Юрка обогнал меня, замедлил шаги и ударил палкой по березке. С нее осыпалось снежное облако и прозрачно висело в солнечном воздухе.

— Я во-о-он туда сбегаю, — сказал он, показывая на далекий маяк. — Тебя там подожду. Потом домой пойдем, — и побежал вверх по косогору.

— А где Андрей? — хотела я крикнуть и увидела его у редкой кромки ветел внизу. — Э-э, — испугалась я, когда лыжи потащили меня по склону. Я не знала, как остановиться, а лыжи все раскатывались и раскатывались. Подпрыгнув на выступившей кочке, я села и скатилась к накренившимся ветлам, глубоко разметая снег.

— Теперь и нам не обидно, — сказал Андрей, — лыжи целы?

— Не знаю. Безжалостно спрашивать сначала о лыжах.

— По глазам видно, что ноги не сломаны.

— А Юрка к маяку ушел.

— Верхом? Мы его обожмем.

Андрей повернул мимо ветел на поляну с высокими, сухо бренчащими дудками. Его лыжи ломали хрупкий валежник под снегом.

Легко идти по следу. С небольшим усилием шагнешь, и лыжи накатываются сзади невесомым скольжением. Палочки чиркали по снегу. Он здесь неправдоподобной белизны. Только изредка пятнает его шелушащаяся кора засохших ветел да лопнувшие коробочки семян.

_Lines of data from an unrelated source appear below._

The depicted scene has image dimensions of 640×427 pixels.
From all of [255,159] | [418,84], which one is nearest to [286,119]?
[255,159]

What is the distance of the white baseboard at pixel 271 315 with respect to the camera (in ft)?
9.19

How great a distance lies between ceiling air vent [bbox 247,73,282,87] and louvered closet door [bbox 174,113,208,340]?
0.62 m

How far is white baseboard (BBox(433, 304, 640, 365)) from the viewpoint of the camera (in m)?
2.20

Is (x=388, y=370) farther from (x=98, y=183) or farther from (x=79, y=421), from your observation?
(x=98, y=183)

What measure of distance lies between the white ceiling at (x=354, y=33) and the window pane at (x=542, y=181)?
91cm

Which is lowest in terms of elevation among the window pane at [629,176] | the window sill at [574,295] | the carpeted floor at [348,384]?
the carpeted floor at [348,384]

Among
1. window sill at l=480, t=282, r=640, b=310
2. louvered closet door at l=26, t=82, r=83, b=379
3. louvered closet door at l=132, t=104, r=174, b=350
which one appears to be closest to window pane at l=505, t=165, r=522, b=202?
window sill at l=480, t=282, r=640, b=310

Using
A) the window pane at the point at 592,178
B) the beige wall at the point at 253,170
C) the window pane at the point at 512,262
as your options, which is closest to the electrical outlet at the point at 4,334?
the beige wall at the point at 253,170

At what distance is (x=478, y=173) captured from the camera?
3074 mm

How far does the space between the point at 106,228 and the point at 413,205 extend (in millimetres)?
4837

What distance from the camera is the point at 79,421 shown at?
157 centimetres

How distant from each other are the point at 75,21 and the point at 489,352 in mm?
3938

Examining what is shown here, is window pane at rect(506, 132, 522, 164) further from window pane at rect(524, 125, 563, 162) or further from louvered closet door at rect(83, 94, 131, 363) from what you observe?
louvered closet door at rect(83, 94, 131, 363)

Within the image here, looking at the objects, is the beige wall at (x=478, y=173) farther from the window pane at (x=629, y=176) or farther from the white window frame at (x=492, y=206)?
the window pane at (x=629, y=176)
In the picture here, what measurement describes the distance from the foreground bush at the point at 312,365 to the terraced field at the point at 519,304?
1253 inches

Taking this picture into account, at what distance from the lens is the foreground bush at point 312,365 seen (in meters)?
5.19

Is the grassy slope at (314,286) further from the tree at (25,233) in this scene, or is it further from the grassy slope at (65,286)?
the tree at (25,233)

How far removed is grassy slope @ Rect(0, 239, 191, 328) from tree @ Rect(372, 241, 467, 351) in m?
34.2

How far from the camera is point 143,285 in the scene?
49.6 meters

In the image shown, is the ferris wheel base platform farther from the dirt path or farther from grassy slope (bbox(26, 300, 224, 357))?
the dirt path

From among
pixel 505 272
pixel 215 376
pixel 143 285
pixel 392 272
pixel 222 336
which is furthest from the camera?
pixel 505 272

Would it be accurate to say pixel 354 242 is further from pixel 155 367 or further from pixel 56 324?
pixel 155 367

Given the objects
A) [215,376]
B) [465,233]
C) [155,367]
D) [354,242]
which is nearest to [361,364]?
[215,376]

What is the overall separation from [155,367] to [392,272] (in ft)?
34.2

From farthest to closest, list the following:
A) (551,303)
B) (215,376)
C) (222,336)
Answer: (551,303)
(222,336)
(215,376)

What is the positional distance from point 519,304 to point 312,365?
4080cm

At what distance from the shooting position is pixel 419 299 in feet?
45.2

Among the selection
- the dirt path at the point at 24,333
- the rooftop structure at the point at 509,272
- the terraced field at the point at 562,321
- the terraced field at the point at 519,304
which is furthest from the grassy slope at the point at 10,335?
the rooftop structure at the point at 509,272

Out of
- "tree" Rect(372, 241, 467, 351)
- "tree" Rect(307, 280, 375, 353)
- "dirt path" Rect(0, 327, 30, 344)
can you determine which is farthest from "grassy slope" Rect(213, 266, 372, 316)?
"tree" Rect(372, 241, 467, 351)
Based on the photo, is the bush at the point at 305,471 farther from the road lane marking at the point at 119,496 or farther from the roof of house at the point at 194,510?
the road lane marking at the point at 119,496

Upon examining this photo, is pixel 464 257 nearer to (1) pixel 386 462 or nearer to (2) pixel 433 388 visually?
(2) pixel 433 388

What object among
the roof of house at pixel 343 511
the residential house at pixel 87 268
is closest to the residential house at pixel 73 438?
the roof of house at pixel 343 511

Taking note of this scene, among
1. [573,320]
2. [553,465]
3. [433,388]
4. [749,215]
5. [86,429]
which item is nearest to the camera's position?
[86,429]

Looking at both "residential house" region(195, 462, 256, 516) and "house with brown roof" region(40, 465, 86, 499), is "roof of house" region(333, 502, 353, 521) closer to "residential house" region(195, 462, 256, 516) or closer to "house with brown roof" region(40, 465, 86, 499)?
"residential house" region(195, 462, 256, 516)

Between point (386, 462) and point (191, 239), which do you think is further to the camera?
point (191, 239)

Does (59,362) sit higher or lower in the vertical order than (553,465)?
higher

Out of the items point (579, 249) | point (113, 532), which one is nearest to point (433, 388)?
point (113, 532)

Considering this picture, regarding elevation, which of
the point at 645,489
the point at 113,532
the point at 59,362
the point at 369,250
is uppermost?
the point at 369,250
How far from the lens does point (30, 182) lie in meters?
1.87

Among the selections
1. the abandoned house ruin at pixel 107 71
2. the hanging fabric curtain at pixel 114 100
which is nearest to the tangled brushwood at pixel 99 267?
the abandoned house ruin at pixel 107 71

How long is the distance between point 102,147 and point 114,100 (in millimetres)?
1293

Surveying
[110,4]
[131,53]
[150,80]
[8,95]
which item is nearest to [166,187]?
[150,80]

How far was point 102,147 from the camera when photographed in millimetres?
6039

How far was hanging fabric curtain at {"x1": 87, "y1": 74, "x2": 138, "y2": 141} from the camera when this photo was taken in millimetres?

Я смотрю на паутинную вязь ракитника, на широкие и почему-то не облетевшие листья на тонких веточках и не хочу спешить. Рядом на реденьком кусту висит сморщенная ягода.

— Что это? — говорю я и трогаю симметричные вилочки с сухим отростком посредине.

— Калина, — говорит Андрей.

Я зачарованно вспоминаю, как она катилась по жирной жести.

— Почему такая? А я видела… Мерзлая она, как рубиновые стекляшки.

Я делаю несколько шагов и замираю. Навстречу серыми шариками летят птицы. Летят стайкой легко, будто качаются на волнах воздуха. Сели рядом на куст, и он вспыхнул на снегу. Снегири! Такие грязные в зоопарке, здесь, на кусту, они независимо-царственны, в первобытно ярком оперении, красногрудые, голубовато-дымчатые, с белыми полосками на бархатно-черных крыльях, они прыгают, лениво копошатся, склевывают какую-то ягоду и бросают на снег, будто с их черного клюва скапывают капельки крови.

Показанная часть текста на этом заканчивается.